CONSIGNES DE L'EXERCICE:
1 – Recopiez le passage du texte sur l'accès à Internet en prison compris entre « Lors d’une rencontre » et « fin de détention. », bornes incluses, en changeant « codage informatique » en « développement web ».
2 – Prolongez le texte sur l'accès à Internet en prison à la suite de sa dernière phrase.

Une trentaine d’organisations, dont la CGT IP, se mobilisent depuis un an pour que l’accès à Internet soit autorisé en détention. Pour l’heure, les avancées restent très timides et les entraves aux droits fondamentaux des personnes détenues continuent.
« L’accès à Internet entre les murs est primordial pour reconnaître les personnes détenues comme sujets de droits, limiter l’exclusion sociale causée par l’incarcération et faciliter le retour à la vie libre », soulignaient près de 650 personnes dans une lettre ouverte à la Première ministre le 28 septembre 2022. Rassemblés par leurs expériences diverses et complémentaires de la prison, enseignants, travailleurs sociaux, personnels de santé, intervenants bénévoles, avocats, magistrats, anciens détenus ou encore dirigeants de structures d’insertion partageaient le même constat : l’interdiction d’accéder à Internet en prison entrave les droits fondamentaux des personnes détenues, en particulier en termes d’accès à l’information, à l’éducation ou encore à l’insertion sociale et professionnelle. Ainsi était lancée une campagne collective, portée par une trentaine d’organisations du milieu prison-justice, pour appeler à résorber la fracture numérique au sein des établissements pénitentiaires. Un an plus tard, l’accès généralisé à Internet en prison reste toujours absent de l’agenda politique.
Lors d’une rencontre avec les représentants du collectif « Internet en prison », le cabinet du garde des Sceaux et la direction de l’administration pénitentiaire annonçaient la mise en place de deux dispositifs expérimentaux à compter d’avril 2023. S’ils actent une volonté politique d’atténuer cette fracture numérique, ils restent particulièrement timides et leur mise en œuvre tarde. La première expérimentation concerne la formation professionnelle au codage informatique d’un panel de personnes détenues, avec accès à une liste de sites sélectionnés, en mode consultation. La seconde consiste à autoriser l’accès à France Connect dans trois structures d’accompagnement vers la sortie – quartiers pénitentiaires tournés vers la réinsertion pour des personnes en fin de détention.
Ces expérimentations pourraient être généralisées à d’autres formations professionnelles et à l’ensemble des structures d’accompagnement vers la sortie. Mais même si c’était le cas, cela ne concernerait à terme que 3% des plus de 74 000 personnes détenues.

Éléments d'un jeu de données:
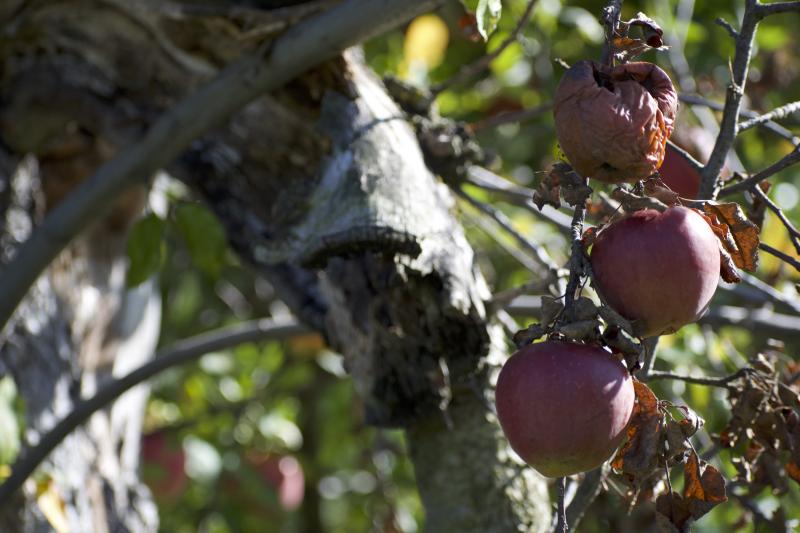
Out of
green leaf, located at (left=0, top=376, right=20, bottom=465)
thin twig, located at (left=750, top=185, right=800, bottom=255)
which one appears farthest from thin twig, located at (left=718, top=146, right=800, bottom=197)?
green leaf, located at (left=0, top=376, right=20, bottom=465)

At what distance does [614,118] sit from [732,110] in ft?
0.83

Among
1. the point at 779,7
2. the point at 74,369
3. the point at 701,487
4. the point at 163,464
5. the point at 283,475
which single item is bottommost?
the point at 283,475

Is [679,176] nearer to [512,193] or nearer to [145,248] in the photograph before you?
[512,193]

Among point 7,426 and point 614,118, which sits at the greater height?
point 614,118

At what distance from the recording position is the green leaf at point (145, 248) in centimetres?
158

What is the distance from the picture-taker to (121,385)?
1.55m

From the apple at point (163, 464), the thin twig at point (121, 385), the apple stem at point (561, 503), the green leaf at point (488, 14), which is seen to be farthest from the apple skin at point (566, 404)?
the apple at point (163, 464)

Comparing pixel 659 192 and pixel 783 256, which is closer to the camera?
pixel 659 192

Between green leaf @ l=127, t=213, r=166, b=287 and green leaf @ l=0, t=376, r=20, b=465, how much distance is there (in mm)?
256

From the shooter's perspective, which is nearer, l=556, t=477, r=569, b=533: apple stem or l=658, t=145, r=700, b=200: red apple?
l=556, t=477, r=569, b=533: apple stem

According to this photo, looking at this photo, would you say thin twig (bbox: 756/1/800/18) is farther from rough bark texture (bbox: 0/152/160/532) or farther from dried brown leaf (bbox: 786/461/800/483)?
rough bark texture (bbox: 0/152/160/532)

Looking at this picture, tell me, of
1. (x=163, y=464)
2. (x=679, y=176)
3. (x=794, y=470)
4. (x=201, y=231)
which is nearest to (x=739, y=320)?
(x=679, y=176)

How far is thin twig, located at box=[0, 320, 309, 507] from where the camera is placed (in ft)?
4.97

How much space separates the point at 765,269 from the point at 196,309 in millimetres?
1545
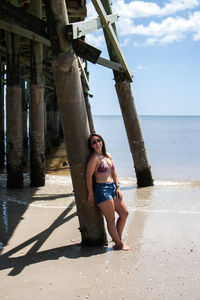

RÉSULTATS DANS L'ORDRE:
1 –
Lors d’une rencontre avec les représentants du collectif « Internet en prison », le cabinet du garde des Sceaux et la direction de l’administration pénitentiaire annonçaient la mise en place de deux dispositifs expérimentaux à compter d’avril 2023. S’ils actent une volonté politique d’atténuer cette fracture numérique, ils restent particulièrement timides et leur mise en œuvre tarde. La première expérimentation concerne la formation professionnelle au développement web d’un panel de personnes détenues, avec accès à une liste de sites sélectionnés, en mode consultation. La seconde consiste à autoriser l’accès à France Connect dans trois structures d’accompagnement vers la sortie – quartiers pénitentiaires tournés vers la réinsertion pour des personnes en fin de détention.

2 –
Comme le soulignait le collectif « Internet en prison » dans une tribune en mars dernier (Lire la tribune ici), « l’accès à Internet entre les murs est ainsi pensé de manière marginale et morcelée. Condition de l’effectivité de nombreux droits, il devrait au contraire être abordé comme un projet global, et devenir la règle et non l’exception. Son caractère pluridisciplinaire […] requiert une impulsion politique au plus haut niveau et un pilotage interministériel. » L’autorisation d’Internet en prison dans d’autres pays comme l’Allemagne, l’Australie, la Malaisie, la Suisse ou encore l’Ukraine, le montre, et les experts en cybersécurité sont catégoriques sur ce point : les contraintes de sécurité ne sont pas insurmontables.
En attendant, les personnes détenues continuent de subir les conséquences de cette interdiction d’accéder à Internet en prison. Elles se retrouvent, entre autres, dans l’impossibilité de suivre des enseignements en ligne, de réaliser des démarches administratives ou encore de bénéficier d’informations et d’outils accessibles à tous, notamment pour les personnes allophones ou sourdes. Pourtant, parce que ce lien avec l’extérieur permettrait de leur donner les conditions de préparer – par elles-mêmes – leur sortie et leur réinsertion, et donc de réduire les risques de récidive, ce serait aussi un service rendu à la société dans son ensemble. Omniprésent et incontournable à l’extérieur, l’accès à Internet constituerait un outil d’émancipation, d’autonomisation, de maintien du lien social et d’atténuation de la ségrégation due à l’enfermement physique. Aujourd’hui, comme il y a un an, cette évolution est aussi urgente qu’indispensable.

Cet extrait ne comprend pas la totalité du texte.